Start of Input for this task

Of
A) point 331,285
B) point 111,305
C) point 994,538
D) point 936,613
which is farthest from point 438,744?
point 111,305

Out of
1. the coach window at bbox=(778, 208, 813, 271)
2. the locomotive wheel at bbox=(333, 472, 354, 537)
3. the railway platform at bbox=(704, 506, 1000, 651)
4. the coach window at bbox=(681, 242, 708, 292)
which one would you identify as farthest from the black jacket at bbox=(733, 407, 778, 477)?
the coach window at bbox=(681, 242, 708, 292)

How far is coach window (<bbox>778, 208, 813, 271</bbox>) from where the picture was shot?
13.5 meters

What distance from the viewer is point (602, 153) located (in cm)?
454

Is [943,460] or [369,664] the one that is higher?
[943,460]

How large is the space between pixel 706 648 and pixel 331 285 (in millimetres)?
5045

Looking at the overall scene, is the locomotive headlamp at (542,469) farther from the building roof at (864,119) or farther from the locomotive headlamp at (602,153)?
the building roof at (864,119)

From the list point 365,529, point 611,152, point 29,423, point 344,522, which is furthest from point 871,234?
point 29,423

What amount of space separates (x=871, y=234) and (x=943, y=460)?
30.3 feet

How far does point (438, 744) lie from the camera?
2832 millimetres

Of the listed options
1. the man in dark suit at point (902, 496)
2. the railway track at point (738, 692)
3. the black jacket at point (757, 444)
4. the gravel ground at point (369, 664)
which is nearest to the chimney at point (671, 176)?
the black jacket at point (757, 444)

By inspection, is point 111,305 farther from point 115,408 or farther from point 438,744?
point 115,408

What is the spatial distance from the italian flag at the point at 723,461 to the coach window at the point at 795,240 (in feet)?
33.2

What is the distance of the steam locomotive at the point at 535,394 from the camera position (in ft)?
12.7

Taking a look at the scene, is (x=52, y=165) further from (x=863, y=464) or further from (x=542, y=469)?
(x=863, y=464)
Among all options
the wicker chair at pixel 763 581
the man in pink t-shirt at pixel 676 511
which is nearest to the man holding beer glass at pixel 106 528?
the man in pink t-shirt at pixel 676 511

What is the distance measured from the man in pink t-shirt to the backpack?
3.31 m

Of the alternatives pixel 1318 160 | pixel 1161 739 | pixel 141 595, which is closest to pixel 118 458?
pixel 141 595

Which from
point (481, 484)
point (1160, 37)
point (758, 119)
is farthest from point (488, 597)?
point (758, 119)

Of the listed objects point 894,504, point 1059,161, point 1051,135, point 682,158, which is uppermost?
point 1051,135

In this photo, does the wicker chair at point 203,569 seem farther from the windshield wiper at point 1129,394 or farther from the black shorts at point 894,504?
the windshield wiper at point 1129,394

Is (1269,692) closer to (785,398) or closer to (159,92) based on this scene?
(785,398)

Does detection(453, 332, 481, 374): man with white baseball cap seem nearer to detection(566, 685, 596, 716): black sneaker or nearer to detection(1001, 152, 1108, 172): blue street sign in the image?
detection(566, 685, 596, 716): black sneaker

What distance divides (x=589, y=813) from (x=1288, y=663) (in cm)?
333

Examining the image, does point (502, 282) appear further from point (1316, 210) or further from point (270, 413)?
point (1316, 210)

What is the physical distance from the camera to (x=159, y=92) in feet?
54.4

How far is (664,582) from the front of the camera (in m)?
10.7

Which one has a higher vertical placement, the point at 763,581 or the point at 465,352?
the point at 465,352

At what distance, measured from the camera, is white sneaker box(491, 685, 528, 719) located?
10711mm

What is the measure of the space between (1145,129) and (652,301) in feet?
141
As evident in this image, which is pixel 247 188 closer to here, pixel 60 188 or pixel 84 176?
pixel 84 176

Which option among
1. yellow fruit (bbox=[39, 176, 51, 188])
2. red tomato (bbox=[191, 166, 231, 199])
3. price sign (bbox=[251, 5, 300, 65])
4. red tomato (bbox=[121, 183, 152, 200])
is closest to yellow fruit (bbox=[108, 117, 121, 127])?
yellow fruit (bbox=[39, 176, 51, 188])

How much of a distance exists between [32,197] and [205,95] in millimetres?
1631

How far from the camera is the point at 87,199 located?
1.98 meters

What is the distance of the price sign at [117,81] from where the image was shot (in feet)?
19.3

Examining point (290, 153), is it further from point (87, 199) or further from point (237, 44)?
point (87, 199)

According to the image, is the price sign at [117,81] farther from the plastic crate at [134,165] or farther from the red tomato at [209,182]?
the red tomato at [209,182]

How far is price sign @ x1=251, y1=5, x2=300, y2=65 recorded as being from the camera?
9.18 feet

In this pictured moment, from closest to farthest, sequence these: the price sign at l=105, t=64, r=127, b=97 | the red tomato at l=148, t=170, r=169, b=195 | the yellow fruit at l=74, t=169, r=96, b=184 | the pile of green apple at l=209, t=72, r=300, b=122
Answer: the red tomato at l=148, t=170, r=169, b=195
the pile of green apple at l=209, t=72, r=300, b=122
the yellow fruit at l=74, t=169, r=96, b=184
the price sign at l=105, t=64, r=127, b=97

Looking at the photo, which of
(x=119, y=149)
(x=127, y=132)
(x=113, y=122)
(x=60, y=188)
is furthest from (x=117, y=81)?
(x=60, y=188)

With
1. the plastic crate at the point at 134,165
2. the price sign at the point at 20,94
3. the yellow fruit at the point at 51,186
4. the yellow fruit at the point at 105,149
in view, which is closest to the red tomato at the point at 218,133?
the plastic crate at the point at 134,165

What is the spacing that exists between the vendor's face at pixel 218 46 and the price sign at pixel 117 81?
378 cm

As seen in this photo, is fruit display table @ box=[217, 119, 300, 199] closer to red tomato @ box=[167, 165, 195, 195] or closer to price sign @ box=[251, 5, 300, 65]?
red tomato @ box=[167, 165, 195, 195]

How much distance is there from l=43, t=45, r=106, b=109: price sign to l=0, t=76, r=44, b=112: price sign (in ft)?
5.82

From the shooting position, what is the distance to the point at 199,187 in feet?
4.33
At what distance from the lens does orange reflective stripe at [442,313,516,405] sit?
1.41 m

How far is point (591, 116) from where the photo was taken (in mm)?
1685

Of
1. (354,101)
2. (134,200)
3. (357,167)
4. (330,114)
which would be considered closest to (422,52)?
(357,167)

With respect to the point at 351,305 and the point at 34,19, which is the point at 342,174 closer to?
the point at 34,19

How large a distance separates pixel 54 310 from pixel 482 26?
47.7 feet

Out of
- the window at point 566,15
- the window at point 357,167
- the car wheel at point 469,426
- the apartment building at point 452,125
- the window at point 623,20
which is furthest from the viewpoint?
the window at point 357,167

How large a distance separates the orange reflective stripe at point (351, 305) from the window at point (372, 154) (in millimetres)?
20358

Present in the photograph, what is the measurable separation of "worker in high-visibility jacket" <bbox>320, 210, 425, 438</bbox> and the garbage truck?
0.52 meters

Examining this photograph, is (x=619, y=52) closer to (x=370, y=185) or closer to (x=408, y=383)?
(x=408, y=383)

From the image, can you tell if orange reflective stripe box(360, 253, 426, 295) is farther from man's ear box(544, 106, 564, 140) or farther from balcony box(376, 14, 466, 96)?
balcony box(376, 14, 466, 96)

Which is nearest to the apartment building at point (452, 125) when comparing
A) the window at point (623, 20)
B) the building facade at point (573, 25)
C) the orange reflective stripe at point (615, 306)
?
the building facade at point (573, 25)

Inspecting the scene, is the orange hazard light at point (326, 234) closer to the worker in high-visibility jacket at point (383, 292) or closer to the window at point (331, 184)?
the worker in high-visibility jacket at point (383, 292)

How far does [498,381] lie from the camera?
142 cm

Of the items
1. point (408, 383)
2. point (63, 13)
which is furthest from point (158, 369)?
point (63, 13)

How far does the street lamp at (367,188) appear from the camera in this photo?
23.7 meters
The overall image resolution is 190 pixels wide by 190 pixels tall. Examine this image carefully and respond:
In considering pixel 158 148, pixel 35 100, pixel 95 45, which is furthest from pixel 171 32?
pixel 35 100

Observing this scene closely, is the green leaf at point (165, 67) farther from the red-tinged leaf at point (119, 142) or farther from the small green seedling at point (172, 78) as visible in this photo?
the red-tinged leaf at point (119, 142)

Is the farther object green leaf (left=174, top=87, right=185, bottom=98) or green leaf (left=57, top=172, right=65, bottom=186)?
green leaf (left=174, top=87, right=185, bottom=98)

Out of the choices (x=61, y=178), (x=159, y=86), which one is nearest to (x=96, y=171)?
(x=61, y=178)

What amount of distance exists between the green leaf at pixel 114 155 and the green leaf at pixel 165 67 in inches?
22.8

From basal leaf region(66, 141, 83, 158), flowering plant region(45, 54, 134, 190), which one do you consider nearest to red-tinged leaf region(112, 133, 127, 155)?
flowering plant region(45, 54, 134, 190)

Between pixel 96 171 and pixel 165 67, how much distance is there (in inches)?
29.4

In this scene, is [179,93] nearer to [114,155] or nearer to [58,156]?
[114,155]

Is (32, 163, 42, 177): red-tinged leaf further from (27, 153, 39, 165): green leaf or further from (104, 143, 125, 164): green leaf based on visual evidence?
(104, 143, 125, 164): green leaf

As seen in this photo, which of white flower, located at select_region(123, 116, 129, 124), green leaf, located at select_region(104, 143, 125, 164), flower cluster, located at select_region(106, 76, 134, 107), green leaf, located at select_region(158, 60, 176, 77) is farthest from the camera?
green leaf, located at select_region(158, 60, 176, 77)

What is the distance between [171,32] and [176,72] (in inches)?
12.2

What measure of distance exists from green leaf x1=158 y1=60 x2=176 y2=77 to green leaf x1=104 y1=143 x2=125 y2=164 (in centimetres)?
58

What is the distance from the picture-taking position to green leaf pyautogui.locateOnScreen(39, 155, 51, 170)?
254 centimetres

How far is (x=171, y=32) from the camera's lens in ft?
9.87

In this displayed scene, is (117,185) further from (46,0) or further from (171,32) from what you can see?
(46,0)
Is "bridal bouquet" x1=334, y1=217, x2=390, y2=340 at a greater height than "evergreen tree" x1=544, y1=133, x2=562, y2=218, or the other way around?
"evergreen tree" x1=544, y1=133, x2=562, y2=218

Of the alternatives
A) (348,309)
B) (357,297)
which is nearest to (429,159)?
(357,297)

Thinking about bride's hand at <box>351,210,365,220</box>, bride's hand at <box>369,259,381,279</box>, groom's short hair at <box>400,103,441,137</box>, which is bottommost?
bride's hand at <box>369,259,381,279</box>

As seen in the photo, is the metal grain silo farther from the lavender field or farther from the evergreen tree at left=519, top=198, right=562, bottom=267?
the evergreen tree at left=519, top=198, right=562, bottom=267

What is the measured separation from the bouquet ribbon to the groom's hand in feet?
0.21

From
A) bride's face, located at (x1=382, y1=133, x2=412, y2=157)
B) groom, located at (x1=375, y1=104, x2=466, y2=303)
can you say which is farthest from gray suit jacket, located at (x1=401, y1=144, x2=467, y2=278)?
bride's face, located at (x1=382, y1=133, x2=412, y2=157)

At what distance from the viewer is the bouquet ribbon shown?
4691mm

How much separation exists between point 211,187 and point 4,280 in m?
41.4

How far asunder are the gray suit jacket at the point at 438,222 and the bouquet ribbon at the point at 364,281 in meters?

End of Input for this task

*What you are asked to do*
Recast the listing as a Markdown table with the columns "Row" and "Line," starting with the first line of the listing and continuing through the line containing "2832 millimetres", both included. Give these lines alone, one per row, numbered in order, and omit blank lines.

*Complete response*
| Row | Line |
|---|---|
| 1 | Of |
| 2 | A) point 331,285 |
| 3 | B) point 111,305 |
| 4 | C) point 994,538 |
| 5 | D) point 936,613 |
| 6 | which is farthest from point 438,744? |
| 7 | point 111,305 |
| 8 | Out of |
| 9 | 1. the coach window at bbox=(778, 208, 813, 271) |
| 10 | 2. the locomotive wheel at bbox=(333, 472, 354, 537) |
| 11 | 3. the railway platform at bbox=(704, 506, 1000, 651) |
| 12 | 4. the coach window at bbox=(681, 242, 708, 292) |
| 13 | which one would you identify as farthest from the black jacket at bbox=(733, 407, 778, 477)? |
| 14 | the coach window at bbox=(681, 242, 708, 292) |
| 15 | How far is coach window (<bbox>778, 208, 813, 271</bbox>) from where the picture was shot? |
| 16 | 13.5 meters |
| 17 | What distance from the viewer is point (602, 153) located (in cm)? |
| 18 | 454 |
| 19 | Is [943,460] or [369,664] the one that is higher? |
| 20 | [943,460] |
| 21 | How large is the space between pixel 706 648 and pixel 331 285 (in millimetres)? |
| 22 | 5045 |
| 23 | Looking at the overall scene, is the locomotive headlamp at (542,469) farther from the building roof at (864,119) or farther from the locomotive headlamp at (602,153)? |
| 24 | the building roof at (864,119) |
| 25 | From the list point 365,529, point 611,152, point 29,423, point 344,522, which is furthest from point 871,234? |
| 26 | point 29,423 |
| 27 | What amount of space separates (x=871, y=234) and (x=943, y=460)? |
| 28 | 30.3 feet |
| 29 | How far does point (438, 744) lie from the camera? |
| 30 | 2832 millimetres |